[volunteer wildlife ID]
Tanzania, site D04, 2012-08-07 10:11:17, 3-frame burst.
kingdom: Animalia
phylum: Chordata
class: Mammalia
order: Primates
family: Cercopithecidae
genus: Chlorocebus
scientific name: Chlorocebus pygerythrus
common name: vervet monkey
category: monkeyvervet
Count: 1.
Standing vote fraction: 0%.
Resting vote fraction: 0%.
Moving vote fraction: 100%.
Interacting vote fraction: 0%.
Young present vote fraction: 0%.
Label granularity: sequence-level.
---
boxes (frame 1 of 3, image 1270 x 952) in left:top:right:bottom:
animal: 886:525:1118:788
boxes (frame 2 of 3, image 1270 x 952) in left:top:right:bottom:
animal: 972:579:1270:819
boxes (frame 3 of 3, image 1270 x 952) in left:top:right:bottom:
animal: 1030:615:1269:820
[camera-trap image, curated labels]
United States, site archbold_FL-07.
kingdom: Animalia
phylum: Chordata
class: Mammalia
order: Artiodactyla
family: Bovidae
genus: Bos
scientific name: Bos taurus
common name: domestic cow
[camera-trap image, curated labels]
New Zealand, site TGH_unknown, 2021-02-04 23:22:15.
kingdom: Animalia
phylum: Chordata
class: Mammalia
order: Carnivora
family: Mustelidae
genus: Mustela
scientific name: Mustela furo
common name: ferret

→ **How to complete this task**: A precise copy of all the records is needed.

→ **Response area**:
[volunteer wildlife ID]
Tanzania, site D04, 2012-08-07 10:11:17, 3-frame burst.
kingdom: Animalia
phylum: Chordata
class: Mammalia
order: Primates
family: Cercopithecidae
genus: Chlorocebus
scientific name: Chlorocebus pygerythrus
common name: vervet monkey
category: monkeyvervet
Count: 1.
Standing vote fraction: 0%.
Resting vote fraction: 0%.
Moving vote fraction: 100%.
Interacting vote fraction: 0%.
Young present vote fraction: 0%.
Label granularity: sequence-level.
---
boxes (frame 1 of 3, image 1270 x 952) in left:top:right:bottom:
animal: 886:525:1118:788
boxes (frame 2 of 3, image 1270 x 952) in left:top:right:bottom:
animal: 972:579:1270:819
boxes (frame 3 of 3, image 1270 x 952) in left:top:right:bottom:
animal: 1030:615:1269:820
[camera-trap image, curated labels]
United States, site archbold_FL-07.
kingdom: Animalia
phylum: Chordata
class: Mammalia
order: Artiodactyla
family: Bovidae
genus: Bos
scientific name: Bos taurus
common name: domestic cow
[camera-trap image, curated labels]
New Zealand, site TGH_unknown, 2021-02-04 23:22:15.
kingdom: Animalia
phylum: Chordata
class: Mammalia
order: Carnivora
family: Mustelidae
genus: Mustela
scientific name: Mustela furo
common name: ferret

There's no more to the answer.